The other big issue I have with the Shotton et al. "integration by linking" is that it is one-way. The semantically enhanced paper "knows" that it links to, say, the uBio record for Leptospira, but uBio doesn't know this. It would enhance the uBio record if it knew that doi:10.1371/journal.pntd.0​000228.x001 linked to it.

Links are inherently reciprocal, in the sense that if paper 1 cites paper 2, then paper 2 is cited by paper 1.

Publishers understand this, and the web page of an article will often show lists of papers that cite the paper being displayed. How do we do this for data and other objects of interest? If we database everything, then it's straightforward. CrossRef is storing citation metadata and offers a "forward linking" service, some publishers (e.g., Elsevier and Highwire) offer their own versions of this. In the same way, this record for GenBank sequence AY322281 "knows" that it is cited by (at least) two papers because I've stored those links in a database. Knowing that you're being linked to dramatically enhances discoverability. If I'm browsing uBio I gain more from the experience if I know that the PLoS paper cites Leptospira.

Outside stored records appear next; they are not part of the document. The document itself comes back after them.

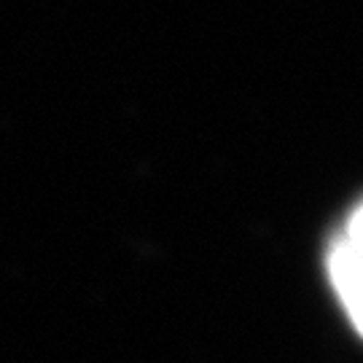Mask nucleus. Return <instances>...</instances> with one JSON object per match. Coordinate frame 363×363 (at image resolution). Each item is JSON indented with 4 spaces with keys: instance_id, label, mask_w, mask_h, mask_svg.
<instances>
[{
    "instance_id": "nucleus-1",
    "label": "nucleus",
    "mask_w": 363,
    "mask_h": 363,
    "mask_svg": "<svg viewBox=\"0 0 363 363\" xmlns=\"http://www.w3.org/2000/svg\"><path fill=\"white\" fill-rule=\"evenodd\" d=\"M361 202H352L350 210L325 234L320 250L325 286L331 288L355 331H361Z\"/></svg>"
}]
</instances>
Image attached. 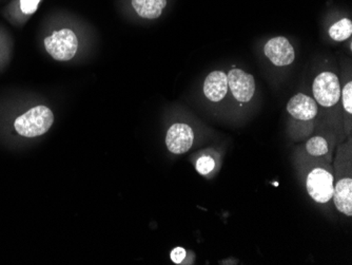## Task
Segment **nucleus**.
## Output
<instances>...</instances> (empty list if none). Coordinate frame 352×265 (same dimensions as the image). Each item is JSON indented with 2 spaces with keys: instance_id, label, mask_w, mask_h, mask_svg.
<instances>
[{
  "instance_id": "f3484780",
  "label": "nucleus",
  "mask_w": 352,
  "mask_h": 265,
  "mask_svg": "<svg viewBox=\"0 0 352 265\" xmlns=\"http://www.w3.org/2000/svg\"><path fill=\"white\" fill-rule=\"evenodd\" d=\"M186 256H187V252H186V249L183 248V247H175L171 252V260L173 261L176 264H179V263L183 262L185 260Z\"/></svg>"
},
{
  "instance_id": "dca6fc26",
  "label": "nucleus",
  "mask_w": 352,
  "mask_h": 265,
  "mask_svg": "<svg viewBox=\"0 0 352 265\" xmlns=\"http://www.w3.org/2000/svg\"><path fill=\"white\" fill-rule=\"evenodd\" d=\"M41 0H19L21 11L25 15H32L37 11Z\"/></svg>"
},
{
  "instance_id": "f8f14e48",
  "label": "nucleus",
  "mask_w": 352,
  "mask_h": 265,
  "mask_svg": "<svg viewBox=\"0 0 352 265\" xmlns=\"http://www.w3.org/2000/svg\"><path fill=\"white\" fill-rule=\"evenodd\" d=\"M352 34V21L343 19L330 27L329 36L336 41H344Z\"/></svg>"
},
{
  "instance_id": "423d86ee",
  "label": "nucleus",
  "mask_w": 352,
  "mask_h": 265,
  "mask_svg": "<svg viewBox=\"0 0 352 265\" xmlns=\"http://www.w3.org/2000/svg\"><path fill=\"white\" fill-rule=\"evenodd\" d=\"M228 86L236 100L247 103L253 98L255 92L254 77L241 69L229 71Z\"/></svg>"
},
{
  "instance_id": "9d476101",
  "label": "nucleus",
  "mask_w": 352,
  "mask_h": 265,
  "mask_svg": "<svg viewBox=\"0 0 352 265\" xmlns=\"http://www.w3.org/2000/svg\"><path fill=\"white\" fill-rule=\"evenodd\" d=\"M334 205L340 213L352 215V180L350 178L340 180L333 189Z\"/></svg>"
},
{
  "instance_id": "f257e3e1",
  "label": "nucleus",
  "mask_w": 352,
  "mask_h": 265,
  "mask_svg": "<svg viewBox=\"0 0 352 265\" xmlns=\"http://www.w3.org/2000/svg\"><path fill=\"white\" fill-rule=\"evenodd\" d=\"M53 122L54 114L51 112V109L39 105L16 118L14 128L21 136L35 138L43 136L50 129Z\"/></svg>"
},
{
  "instance_id": "9b49d317",
  "label": "nucleus",
  "mask_w": 352,
  "mask_h": 265,
  "mask_svg": "<svg viewBox=\"0 0 352 265\" xmlns=\"http://www.w3.org/2000/svg\"><path fill=\"white\" fill-rule=\"evenodd\" d=\"M167 0H132V7L142 19H155L161 17Z\"/></svg>"
},
{
  "instance_id": "ddd939ff",
  "label": "nucleus",
  "mask_w": 352,
  "mask_h": 265,
  "mask_svg": "<svg viewBox=\"0 0 352 265\" xmlns=\"http://www.w3.org/2000/svg\"><path fill=\"white\" fill-rule=\"evenodd\" d=\"M306 149L308 153L314 156V157H321L328 152V144L325 138L322 136H314L310 138L306 144Z\"/></svg>"
},
{
  "instance_id": "39448f33",
  "label": "nucleus",
  "mask_w": 352,
  "mask_h": 265,
  "mask_svg": "<svg viewBox=\"0 0 352 265\" xmlns=\"http://www.w3.org/2000/svg\"><path fill=\"white\" fill-rule=\"evenodd\" d=\"M265 55L274 66L284 67L294 63L296 52L289 41L284 36L274 37L265 45Z\"/></svg>"
},
{
  "instance_id": "0eeeda50",
  "label": "nucleus",
  "mask_w": 352,
  "mask_h": 265,
  "mask_svg": "<svg viewBox=\"0 0 352 265\" xmlns=\"http://www.w3.org/2000/svg\"><path fill=\"white\" fill-rule=\"evenodd\" d=\"M195 140V134L190 126L186 124L172 125L166 136V145L172 153L182 154L192 147Z\"/></svg>"
},
{
  "instance_id": "2eb2a0df",
  "label": "nucleus",
  "mask_w": 352,
  "mask_h": 265,
  "mask_svg": "<svg viewBox=\"0 0 352 265\" xmlns=\"http://www.w3.org/2000/svg\"><path fill=\"white\" fill-rule=\"evenodd\" d=\"M343 98V106L348 114H352V83L349 82L344 86L341 92Z\"/></svg>"
},
{
  "instance_id": "6e6552de",
  "label": "nucleus",
  "mask_w": 352,
  "mask_h": 265,
  "mask_svg": "<svg viewBox=\"0 0 352 265\" xmlns=\"http://www.w3.org/2000/svg\"><path fill=\"white\" fill-rule=\"evenodd\" d=\"M287 112L296 120H309L318 114V104L310 96L298 93L287 104Z\"/></svg>"
},
{
  "instance_id": "f03ea898",
  "label": "nucleus",
  "mask_w": 352,
  "mask_h": 265,
  "mask_svg": "<svg viewBox=\"0 0 352 265\" xmlns=\"http://www.w3.org/2000/svg\"><path fill=\"white\" fill-rule=\"evenodd\" d=\"M45 48L47 52L59 61H68L76 54L78 39L70 29H61L45 37Z\"/></svg>"
},
{
  "instance_id": "20e7f679",
  "label": "nucleus",
  "mask_w": 352,
  "mask_h": 265,
  "mask_svg": "<svg viewBox=\"0 0 352 265\" xmlns=\"http://www.w3.org/2000/svg\"><path fill=\"white\" fill-rule=\"evenodd\" d=\"M306 186L310 197L318 203H327L333 195V177L323 168L310 171Z\"/></svg>"
},
{
  "instance_id": "4468645a",
  "label": "nucleus",
  "mask_w": 352,
  "mask_h": 265,
  "mask_svg": "<svg viewBox=\"0 0 352 265\" xmlns=\"http://www.w3.org/2000/svg\"><path fill=\"white\" fill-rule=\"evenodd\" d=\"M215 163L210 157H201L197 160V170L201 175H208L212 171L214 168Z\"/></svg>"
},
{
  "instance_id": "7ed1b4c3",
  "label": "nucleus",
  "mask_w": 352,
  "mask_h": 265,
  "mask_svg": "<svg viewBox=\"0 0 352 265\" xmlns=\"http://www.w3.org/2000/svg\"><path fill=\"white\" fill-rule=\"evenodd\" d=\"M316 103L323 107H332L341 98V86L337 75L332 72H323L316 77L312 86Z\"/></svg>"
},
{
  "instance_id": "1a4fd4ad",
  "label": "nucleus",
  "mask_w": 352,
  "mask_h": 265,
  "mask_svg": "<svg viewBox=\"0 0 352 265\" xmlns=\"http://www.w3.org/2000/svg\"><path fill=\"white\" fill-rule=\"evenodd\" d=\"M228 92V77L223 71H213L206 77L204 93L211 102H221Z\"/></svg>"
}]
</instances>
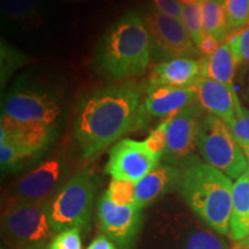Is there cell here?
Masks as SVG:
<instances>
[{
  "instance_id": "1",
  "label": "cell",
  "mask_w": 249,
  "mask_h": 249,
  "mask_svg": "<svg viewBox=\"0 0 249 249\" xmlns=\"http://www.w3.org/2000/svg\"><path fill=\"white\" fill-rule=\"evenodd\" d=\"M148 86L134 81L105 86L87 93L76 107L73 136L81 157L89 160L147 123Z\"/></svg>"
},
{
  "instance_id": "2",
  "label": "cell",
  "mask_w": 249,
  "mask_h": 249,
  "mask_svg": "<svg viewBox=\"0 0 249 249\" xmlns=\"http://www.w3.org/2000/svg\"><path fill=\"white\" fill-rule=\"evenodd\" d=\"M151 38L144 18L128 12L108 28L96 49L95 68L103 77L124 82L147 70Z\"/></svg>"
},
{
  "instance_id": "3",
  "label": "cell",
  "mask_w": 249,
  "mask_h": 249,
  "mask_svg": "<svg viewBox=\"0 0 249 249\" xmlns=\"http://www.w3.org/2000/svg\"><path fill=\"white\" fill-rule=\"evenodd\" d=\"M179 191L189 209L204 225L220 235L229 234L233 182L226 174L198 161L182 170Z\"/></svg>"
},
{
  "instance_id": "4",
  "label": "cell",
  "mask_w": 249,
  "mask_h": 249,
  "mask_svg": "<svg viewBox=\"0 0 249 249\" xmlns=\"http://www.w3.org/2000/svg\"><path fill=\"white\" fill-rule=\"evenodd\" d=\"M97 183L88 171H80L62 185L49 202L50 222L55 233L82 230L90 222Z\"/></svg>"
},
{
  "instance_id": "5",
  "label": "cell",
  "mask_w": 249,
  "mask_h": 249,
  "mask_svg": "<svg viewBox=\"0 0 249 249\" xmlns=\"http://www.w3.org/2000/svg\"><path fill=\"white\" fill-rule=\"evenodd\" d=\"M196 147L205 163L230 179L236 180L247 171V160L240 144L220 118L213 114L202 118Z\"/></svg>"
},
{
  "instance_id": "6",
  "label": "cell",
  "mask_w": 249,
  "mask_h": 249,
  "mask_svg": "<svg viewBox=\"0 0 249 249\" xmlns=\"http://www.w3.org/2000/svg\"><path fill=\"white\" fill-rule=\"evenodd\" d=\"M49 203L5 204L1 234L8 249H24L48 242L57 234L49 217Z\"/></svg>"
},
{
  "instance_id": "7",
  "label": "cell",
  "mask_w": 249,
  "mask_h": 249,
  "mask_svg": "<svg viewBox=\"0 0 249 249\" xmlns=\"http://www.w3.org/2000/svg\"><path fill=\"white\" fill-rule=\"evenodd\" d=\"M151 230L147 249H231L222 235L185 213L167 214Z\"/></svg>"
},
{
  "instance_id": "8",
  "label": "cell",
  "mask_w": 249,
  "mask_h": 249,
  "mask_svg": "<svg viewBox=\"0 0 249 249\" xmlns=\"http://www.w3.org/2000/svg\"><path fill=\"white\" fill-rule=\"evenodd\" d=\"M60 98L48 89L18 82L6 93L1 111L4 116L22 121H35L54 128L61 116Z\"/></svg>"
},
{
  "instance_id": "9",
  "label": "cell",
  "mask_w": 249,
  "mask_h": 249,
  "mask_svg": "<svg viewBox=\"0 0 249 249\" xmlns=\"http://www.w3.org/2000/svg\"><path fill=\"white\" fill-rule=\"evenodd\" d=\"M68 166L62 156L49 158L21 177L6 196V204L17 202L49 203L67 181Z\"/></svg>"
},
{
  "instance_id": "10",
  "label": "cell",
  "mask_w": 249,
  "mask_h": 249,
  "mask_svg": "<svg viewBox=\"0 0 249 249\" xmlns=\"http://www.w3.org/2000/svg\"><path fill=\"white\" fill-rule=\"evenodd\" d=\"M201 112L202 107L194 104L170 118L166 149L161 160L181 170L200 161L195 151L197 150L196 139L198 128L203 118Z\"/></svg>"
},
{
  "instance_id": "11",
  "label": "cell",
  "mask_w": 249,
  "mask_h": 249,
  "mask_svg": "<svg viewBox=\"0 0 249 249\" xmlns=\"http://www.w3.org/2000/svg\"><path fill=\"white\" fill-rule=\"evenodd\" d=\"M136 204L117 205L103 194L97 205L102 232L116 244L118 249H133L143 226V213Z\"/></svg>"
},
{
  "instance_id": "12",
  "label": "cell",
  "mask_w": 249,
  "mask_h": 249,
  "mask_svg": "<svg viewBox=\"0 0 249 249\" xmlns=\"http://www.w3.org/2000/svg\"><path fill=\"white\" fill-rule=\"evenodd\" d=\"M160 160L144 141L124 139L111 149L105 172L112 179L136 183L155 170Z\"/></svg>"
},
{
  "instance_id": "13",
  "label": "cell",
  "mask_w": 249,
  "mask_h": 249,
  "mask_svg": "<svg viewBox=\"0 0 249 249\" xmlns=\"http://www.w3.org/2000/svg\"><path fill=\"white\" fill-rule=\"evenodd\" d=\"M143 18L151 43L164 57L182 58L195 53L194 42L181 20L160 13L156 9L148 12Z\"/></svg>"
},
{
  "instance_id": "14",
  "label": "cell",
  "mask_w": 249,
  "mask_h": 249,
  "mask_svg": "<svg viewBox=\"0 0 249 249\" xmlns=\"http://www.w3.org/2000/svg\"><path fill=\"white\" fill-rule=\"evenodd\" d=\"M54 136V128L35 121H22L1 114L0 144L44 151Z\"/></svg>"
},
{
  "instance_id": "15",
  "label": "cell",
  "mask_w": 249,
  "mask_h": 249,
  "mask_svg": "<svg viewBox=\"0 0 249 249\" xmlns=\"http://www.w3.org/2000/svg\"><path fill=\"white\" fill-rule=\"evenodd\" d=\"M197 96V103L209 114L220 118L225 124L234 117L236 107L240 103L234 87L201 76L191 86Z\"/></svg>"
},
{
  "instance_id": "16",
  "label": "cell",
  "mask_w": 249,
  "mask_h": 249,
  "mask_svg": "<svg viewBox=\"0 0 249 249\" xmlns=\"http://www.w3.org/2000/svg\"><path fill=\"white\" fill-rule=\"evenodd\" d=\"M197 102L192 87L148 86L145 111L148 117L171 118Z\"/></svg>"
},
{
  "instance_id": "17",
  "label": "cell",
  "mask_w": 249,
  "mask_h": 249,
  "mask_svg": "<svg viewBox=\"0 0 249 249\" xmlns=\"http://www.w3.org/2000/svg\"><path fill=\"white\" fill-rule=\"evenodd\" d=\"M182 170L169 164L158 165L135 183V204L141 209L149 207L176 188H179Z\"/></svg>"
},
{
  "instance_id": "18",
  "label": "cell",
  "mask_w": 249,
  "mask_h": 249,
  "mask_svg": "<svg viewBox=\"0 0 249 249\" xmlns=\"http://www.w3.org/2000/svg\"><path fill=\"white\" fill-rule=\"evenodd\" d=\"M202 76L201 62L189 57L161 61L151 71L148 86L191 87Z\"/></svg>"
},
{
  "instance_id": "19",
  "label": "cell",
  "mask_w": 249,
  "mask_h": 249,
  "mask_svg": "<svg viewBox=\"0 0 249 249\" xmlns=\"http://www.w3.org/2000/svg\"><path fill=\"white\" fill-rule=\"evenodd\" d=\"M249 231V176L245 172L233 183L232 214L230 222V238L241 241Z\"/></svg>"
},
{
  "instance_id": "20",
  "label": "cell",
  "mask_w": 249,
  "mask_h": 249,
  "mask_svg": "<svg viewBox=\"0 0 249 249\" xmlns=\"http://www.w3.org/2000/svg\"><path fill=\"white\" fill-rule=\"evenodd\" d=\"M238 65L234 52L226 42L220 45L213 54L202 59V76L233 87V77Z\"/></svg>"
},
{
  "instance_id": "21",
  "label": "cell",
  "mask_w": 249,
  "mask_h": 249,
  "mask_svg": "<svg viewBox=\"0 0 249 249\" xmlns=\"http://www.w3.org/2000/svg\"><path fill=\"white\" fill-rule=\"evenodd\" d=\"M204 33L223 39L229 24L225 11V0H202Z\"/></svg>"
},
{
  "instance_id": "22",
  "label": "cell",
  "mask_w": 249,
  "mask_h": 249,
  "mask_svg": "<svg viewBox=\"0 0 249 249\" xmlns=\"http://www.w3.org/2000/svg\"><path fill=\"white\" fill-rule=\"evenodd\" d=\"M1 14L15 22L39 21L38 0H0Z\"/></svg>"
},
{
  "instance_id": "23",
  "label": "cell",
  "mask_w": 249,
  "mask_h": 249,
  "mask_svg": "<svg viewBox=\"0 0 249 249\" xmlns=\"http://www.w3.org/2000/svg\"><path fill=\"white\" fill-rule=\"evenodd\" d=\"M44 151H34L14 147L9 144H0V164L2 171H18L28 166L38 160Z\"/></svg>"
},
{
  "instance_id": "24",
  "label": "cell",
  "mask_w": 249,
  "mask_h": 249,
  "mask_svg": "<svg viewBox=\"0 0 249 249\" xmlns=\"http://www.w3.org/2000/svg\"><path fill=\"white\" fill-rule=\"evenodd\" d=\"M181 21L185 26L187 33L196 48L200 44L205 33L203 28V15H202V0L197 4L183 6Z\"/></svg>"
},
{
  "instance_id": "25",
  "label": "cell",
  "mask_w": 249,
  "mask_h": 249,
  "mask_svg": "<svg viewBox=\"0 0 249 249\" xmlns=\"http://www.w3.org/2000/svg\"><path fill=\"white\" fill-rule=\"evenodd\" d=\"M105 194L117 205L135 204V183L112 179Z\"/></svg>"
},
{
  "instance_id": "26",
  "label": "cell",
  "mask_w": 249,
  "mask_h": 249,
  "mask_svg": "<svg viewBox=\"0 0 249 249\" xmlns=\"http://www.w3.org/2000/svg\"><path fill=\"white\" fill-rule=\"evenodd\" d=\"M229 29H238L249 22V0H225Z\"/></svg>"
},
{
  "instance_id": "27",
  "label": "cell",
  "mask_w": 249,
  "mask_h": 249,
  "mask_svg": "<svg viewBox=\"0 0 249 249\" xmlns=\"http://www.w3.org/2000/svg\"><path fill=\"white\" fill-rule=\"evenodd\" d=\"M240 145H249V110L241 103L236 107L233 119L226 124Z\"/></svg>"
},
{
  "instance_id": "28",
  "label": "cell",
  "mask_w": 249,
  "mask_h": 249,
  "mask_svg": "<svg viewBox=\"0 0 249 249\" xmlns=\"http://www.w3.org/2000/svg\"><path fill=\"white\" fill-rule=\"evenodd\" d=\"M49 249H82L80 229H70L58 232L48 244Z\"/></svg>"
},
{
  "instance_id": "29",
  "label": "cell",
  "mask_w": 249,
  "mask_h": 249,
  "mask_svg": "<svg viewBox=\"0 0 249 249\" xmlns=\"http://www.w3.org/2000/svg\"><path fill=\"white\" fill-rule=\"evenodd\" d=\"M170 118L164 120L160 124H158L152 132L149 134V136L144 140L145 144L149 148L152 154L163 158V155L166 149V139H167V127H169Z\"/></svg>"
},
{
  "instance_id": "30",
  "label": "cell",
  "mask_w": 249,
  "mask_h": 249,
  "mask_svg": "<svg viewBox=\"0 0 249 249\" xmlns=\"http://www.w3.org/2000/svg\"><path fill=\"white\" fill-rule=\"evenodd\" d=\"M232 51L234 52L238 64L248 62L249 64V26L241 30L240 33L234 34L227 40Z\"/></svg>"
},
{
  "instance_id": "31",
  "label": "cell",
  "mask_w": 249,
  "mask_h": 249,
  "mask_svg": "<svg viewBox=\"0 0 249 249\" xmlns=\"http://www.w3.org/2000/svg\"><path fill=\"white\" fill-rule=\"evenodd\" d=\"M23 57L15 52L13 49H8L7 45H1V82L7 81L12 71L22 64Z\"/></svg>"
},
{
  "instance_id": "32",
  "label": "cell",
  "mask_w": 249,
  "mask_h": 249,
  "mask_svg": "<svg viewBox=\"0 0 249 249\" xmlns=\"http://www.w3.org/2000/svg\"><path fill=\"white\" fill-rule=\"evenodd\" d=\"M155 9L160 13L181 20L183 6L178 0H152Z\"/></svg>"
},
{
  "instance_id": "33",
  "label": "cell",
  "mask_w": 249,
  "mask_h": 249,
  "mask_svg": "<svg viewBox=\"0 0 249 249\" xmlns=\"http://www.w3.org/2000/svg\"><path fill=\"white\" fill-rule=\"evenodd\" d=\"M219 46V39L205 34L204 37L201 40V43L197 45V49L202 54H204L205 57H207V55H210L213 54V52H216Z\"/></svg>"
},
{
  "instance_id": "34",
  "label": "cell",
  "mask_w": 249,
  "mask_h": 249,
  "mask_svg": "<svg viewBox=\"0 0 249 249\" xmlns=\"http://www.w3.org/2000/svg\"><path fill=\"white\" fill-rule=\"evenodd\" d=\"M87 249H118V247L107 235L101 234L93 239Z\"/></svg>"
},
{
  "instance_id": "35",
  "label": "cell",
  "mask_w": 249,
  "mask_h": 249,
  "mask_svg": "<svg viewBox=\"0 0 249 249\" xmlns=\"http://www.w3.org/2000/svg\"><path fill=\"white\" fill-rule=\"evenodd\" d=\"M236 247H238V249H249V231L247 236H246L244 240L238 242Z\"/></svg>"
},
{
  "instance_id": "36",
  "label": "cell",
  "mask_w": 249,
  "mask_h": 249,
  "mask_svg": "<svg viewBox=\"0 0 249 249\" xmlns=\"http://www.w3.org/2000/svg\"><path fill=\"white\" fill-rule=\"evenodd\" d=\"M240 147L246 156V160H247V171H246V172H247L249 176V145H240Z\"/></svg>"
},
{
  "instance_id": "37",
  "label": "cell",
  "mask_w": 249,
  "mask_h": 249,
  "mask_svg": "<svg viewBox=\"0 0 249 249\" xmlns=\"http://www.w3.org/2000/svg\"><path fill=\"white\" fill-rule=\"evenodd\" d=\"M48 244H49V242H44V244L31 246V247H28V248H24V249H49L48 248Z\"/></svg>"
},
{
  "instance_id": "38",
  "label": "cell",
  "mask_w": 249,
  "mask_h": 249,
  "mask_svg": "<svg viewBox=\"0 0 249 249\" xmlns=\"http://www.w3.org/2000/svg\"><path fill=\"white\" fill-rule=\"evenodd\" d=\"M246 99H247L248 103H249V86H248V88H247V92H246Z\"/></svg>"
}]
</instances>
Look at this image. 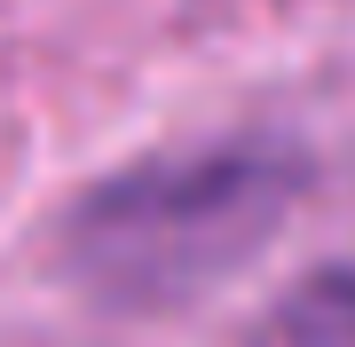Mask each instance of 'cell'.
I'll use <instances>...</instances> for the list:
<instances>
[{"mask_svg": "<svg viewBox=\"0 0 355 347\" xmlns=\"http://www.w3.org/2000/svg\"><path fill=\"white\" fill-rule=\"evenodd\" d=\"M300 166L284 150H198L158 158L119 181H103L64 229V260L87 292L119 308H166L190 300L198 284L237 269L253 244L284 221Z\"/></svg>", "mask_w": 355, "mask_h": 347, "instance_id": "cell-1", "label": "cell"}, {"mask_svg": "<svg viewBox=\"0 0 355 347\" xmlns=\"http://www.w3.org/2000/svg\"><path fill=\"white\" fill-rule=\"evenodd\" d=\"M268 347H355V269H324L268 316Z\"/></svg>", "mask_w": 355, "mask_h": 347, "instance_id": "cell-2", "label": "cell"}]
</instances>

Knowing when you're being linked to

If we database everything locally then reciprocal linking is easy. But, realistically, we can't database everything (OK, maybe that's not strictly true, can can think of Google as a database of everything). The enhanced PLoS paper "knows" that it cites the uBio record, how can the uBio record "know" that it has been cited by the PLoS paper? What if the act of linking was reciprocal? How can we achieve this in a distributed world? Some possibilities:
  • we have an explicit API embedded in the link so that uBio can extract the source of the link (could be spoofed, need authentication?)
  • we use OpenURL-style links that embed the PLoS DOI, so that uBio knows the source of the link (OpenURL is a mess, but potentially very powerful)
  • uBio uses the HTTP referrer header to get the source of the link, then parses the PLoS HTML to extract metadata and the DOI (ugly screen scraping, but no work for PLoS)

Obviously this needs a little more thought, but I think that real integration by linking requires that the resources being linked are both computer and human readable, and that both resources know about the link. This would create much more powerful "semantically enhanced" publications.